Truck drivers need not be worried about any risks or retaliations that may go against them after any complaints, as the Surface Transportation Assistance Act (STAA) and the Occupational Safety and Health Administration (OSHA) have provided drivers with the whistleblower protection. The whistleblower protection gives drivers the ability to question their employers’ safety practices without fear or risk of losing employment.
The Coercion Rule is but a small step towards providing the community’s truck drivers with the safety and the peace of mind they rightly deserve, just like any other working citizen in any type of workplace. Truck drivers play such an important and massive role in this nation’s commercial industries and businesses. It is crucial that they get protected from harassment and possible physical endangerment.
Safety Measures Now In Place For Drivers
Looking at the bigger picture, the safety of truck drivers also means safety for every motorist and passenger on the road. When drivers are fearful of employment threats, they are forced to violate regulations that were set forth for their safety in the first place. The Coercion Rule puts the pressure on employers to develop integrity and sound employment practices. No truck driver should ever be threatened or feel the need to violate any regulations because of force. The Coercion Rule will hopefully provide truck drivers with the respect and safety they surely should have on and off the road.

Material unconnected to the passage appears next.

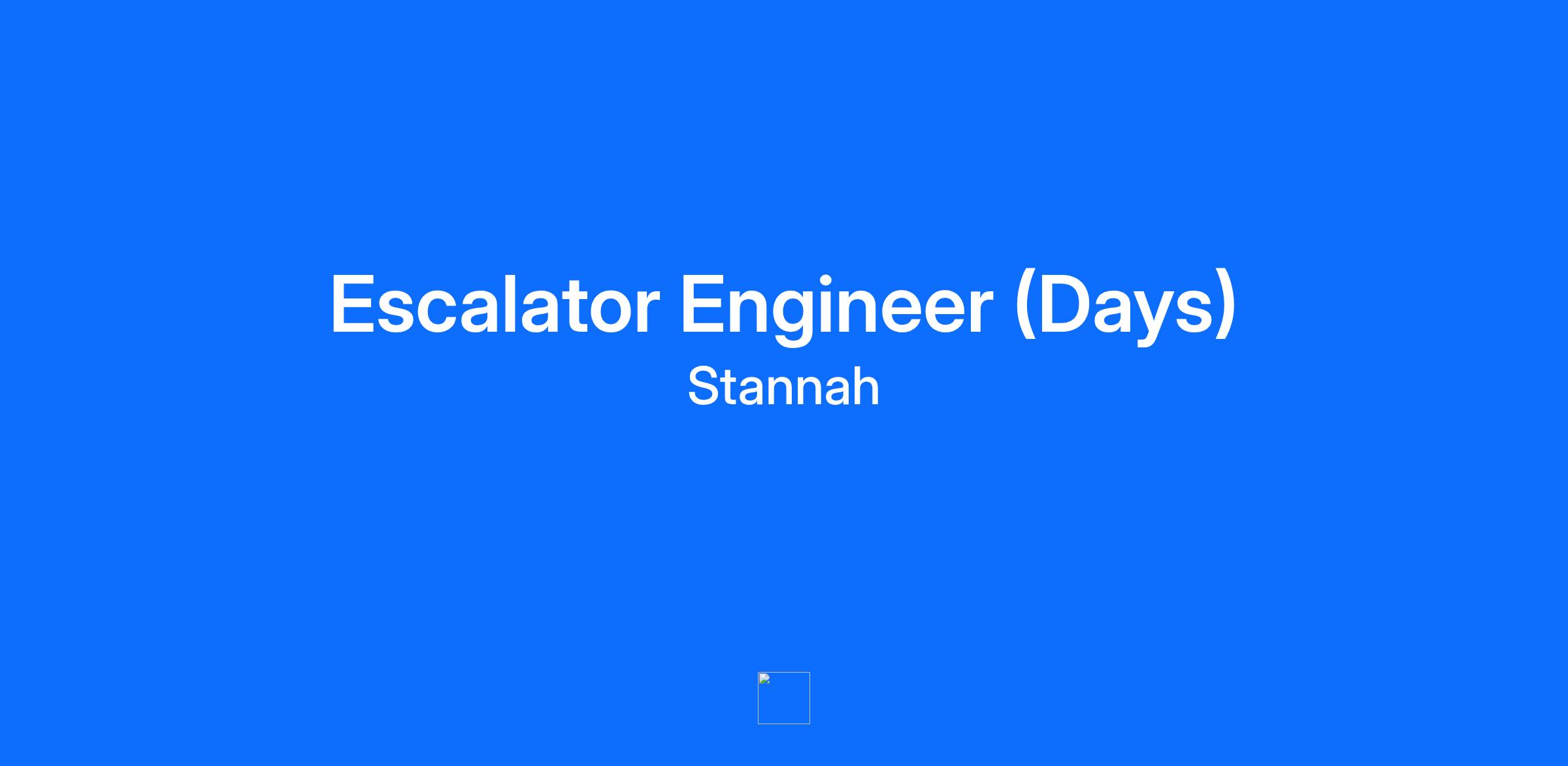 Escalator Engineer (Days)
Stannah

“Our nation relies on millions of commercial vehicle drivers to move people and freight, and we must do everything we can to ensure that they are able to operate safely,” said U.S. Transportation Secretary Anthony Foxx. “This Rule enables us to take enforcement action against anyone in the transportation chain who knowingly and recklessly jeopardizes the safety of the driver and of the motoring public.”
“Any time a motor carrier, shipper, receiver, freight-forwarder, or broker demands that a schedule be met, one that the driver says would be impossible without violating hours-of-service restrictions or other safety regulations, that is coercion,” said FMCSA Acting Administrator Scott Darling. “No commercial driver should ever feel compelled to bypass important federal safety regulations and potentially endanger the lives of all travelers on the road.”